Keltryn la regardait fixement. La voix de Fulkari reflétait un réel tourment, et Keltryn ne mettait pas en doute sa douleur. Elle ressentit une bouffée de compassion pour elle ; mais ensuite, presque aussitôt, vinrent la contrariété, la colère et même l’indignation.
Elle s’était toujours vue elle-même comme une enfant, et Fulkari comme une femme, mais soudain les rôles étaient renversés. À vingt-quatre ans, Fulkari semblait penser qu’elle était encore une petite fille. Mais croyait-elle qu’elle allait rester une petite fille toute sa vie ? N’aspirait-elle à rien de plus que de chevaucher dans la prairie, flirter avec de beaux jeunes hommes, et parfois faire l’amour avec eux ?

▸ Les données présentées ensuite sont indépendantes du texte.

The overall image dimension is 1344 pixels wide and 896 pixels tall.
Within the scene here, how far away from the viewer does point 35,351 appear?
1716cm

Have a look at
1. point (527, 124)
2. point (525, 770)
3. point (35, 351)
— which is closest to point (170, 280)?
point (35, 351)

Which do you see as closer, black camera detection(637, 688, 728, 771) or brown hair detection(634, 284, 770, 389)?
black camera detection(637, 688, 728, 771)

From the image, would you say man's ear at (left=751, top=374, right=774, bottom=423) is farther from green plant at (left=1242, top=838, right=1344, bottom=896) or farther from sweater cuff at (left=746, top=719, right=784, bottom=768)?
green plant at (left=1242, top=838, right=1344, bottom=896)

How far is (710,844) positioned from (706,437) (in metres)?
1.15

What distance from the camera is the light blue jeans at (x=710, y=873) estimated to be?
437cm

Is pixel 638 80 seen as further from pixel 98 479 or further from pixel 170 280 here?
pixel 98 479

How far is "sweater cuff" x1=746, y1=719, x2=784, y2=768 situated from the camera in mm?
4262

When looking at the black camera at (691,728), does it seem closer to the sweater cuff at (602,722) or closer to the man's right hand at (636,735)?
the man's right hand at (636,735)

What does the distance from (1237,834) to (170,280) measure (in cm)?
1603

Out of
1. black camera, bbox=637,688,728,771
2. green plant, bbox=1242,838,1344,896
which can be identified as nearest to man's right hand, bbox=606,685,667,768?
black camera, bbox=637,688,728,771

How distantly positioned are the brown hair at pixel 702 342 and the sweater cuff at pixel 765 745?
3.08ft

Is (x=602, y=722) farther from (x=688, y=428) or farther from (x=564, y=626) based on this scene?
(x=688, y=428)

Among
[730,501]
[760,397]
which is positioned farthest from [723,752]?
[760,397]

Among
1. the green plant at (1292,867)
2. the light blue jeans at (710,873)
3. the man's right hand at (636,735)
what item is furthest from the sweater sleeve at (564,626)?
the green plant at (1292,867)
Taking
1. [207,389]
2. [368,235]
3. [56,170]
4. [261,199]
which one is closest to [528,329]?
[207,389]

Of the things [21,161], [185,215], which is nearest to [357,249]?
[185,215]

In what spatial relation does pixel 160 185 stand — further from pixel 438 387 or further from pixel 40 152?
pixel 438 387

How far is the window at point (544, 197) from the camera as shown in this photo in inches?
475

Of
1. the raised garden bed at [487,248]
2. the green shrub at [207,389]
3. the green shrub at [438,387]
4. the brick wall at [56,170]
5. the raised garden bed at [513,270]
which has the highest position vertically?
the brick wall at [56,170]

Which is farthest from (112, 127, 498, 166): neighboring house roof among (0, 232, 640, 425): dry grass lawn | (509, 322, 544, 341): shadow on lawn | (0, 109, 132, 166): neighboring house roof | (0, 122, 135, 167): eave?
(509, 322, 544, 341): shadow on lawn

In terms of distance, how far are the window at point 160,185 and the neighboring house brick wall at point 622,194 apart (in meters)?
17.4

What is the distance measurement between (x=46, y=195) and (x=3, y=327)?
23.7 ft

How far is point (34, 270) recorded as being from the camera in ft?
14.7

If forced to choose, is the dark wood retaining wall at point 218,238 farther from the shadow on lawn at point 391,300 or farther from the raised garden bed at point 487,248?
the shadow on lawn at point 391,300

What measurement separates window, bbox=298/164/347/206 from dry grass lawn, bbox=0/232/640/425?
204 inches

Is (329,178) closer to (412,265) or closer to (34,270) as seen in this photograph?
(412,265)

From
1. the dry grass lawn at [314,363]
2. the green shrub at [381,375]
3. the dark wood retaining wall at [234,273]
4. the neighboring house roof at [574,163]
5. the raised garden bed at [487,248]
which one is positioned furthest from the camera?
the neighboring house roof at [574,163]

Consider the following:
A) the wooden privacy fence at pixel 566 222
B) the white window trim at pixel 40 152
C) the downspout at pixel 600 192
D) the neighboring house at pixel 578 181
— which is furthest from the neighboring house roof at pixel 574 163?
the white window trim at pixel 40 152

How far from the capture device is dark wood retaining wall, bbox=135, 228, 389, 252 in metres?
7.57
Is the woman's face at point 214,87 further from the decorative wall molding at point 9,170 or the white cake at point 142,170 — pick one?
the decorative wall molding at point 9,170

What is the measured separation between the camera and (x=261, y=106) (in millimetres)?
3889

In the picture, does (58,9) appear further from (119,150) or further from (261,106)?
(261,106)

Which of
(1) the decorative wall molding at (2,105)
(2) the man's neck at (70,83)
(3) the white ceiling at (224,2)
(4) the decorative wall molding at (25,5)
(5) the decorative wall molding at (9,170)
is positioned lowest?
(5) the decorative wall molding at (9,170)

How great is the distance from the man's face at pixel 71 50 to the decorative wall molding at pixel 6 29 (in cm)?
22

Keltryn savait qu’elle ferait mieux de ne pas continuer à faire pression sur sa sœur, sur ce sujet. Mais les mots sortirent de sa bouche malgré elle.
— Pardonne-moi de te dire cela, Fulkari. Mais je suis ébahie par ce que tu viens de me dire. Tu es amoureuse de l’homme le plus désirable et le plus important au monde, et celui-ci t’aime et veut t’épouser. Mais il est sur le point de devenir Coronal, et tu dis que c’est trop de dérangement d’être la femme du Coronal ? Alors je dois te dire que tu es folle, Fulkari, la pire folle qui soit. Je suis désolée si ça te blesse, mais c’est la vérité. Une folle. Et je vais te dire autre chose : si tu ne veux pas épouser Dekkeret, je le ferai. Si j’arrive un jour à attirer son attention, du moins. Si je pouvais prendre cinq ou six kilos, je serais exactement comme toi, et j’apprendrais à faire ce que les hommes et les femmes font ensemble, et ensuite…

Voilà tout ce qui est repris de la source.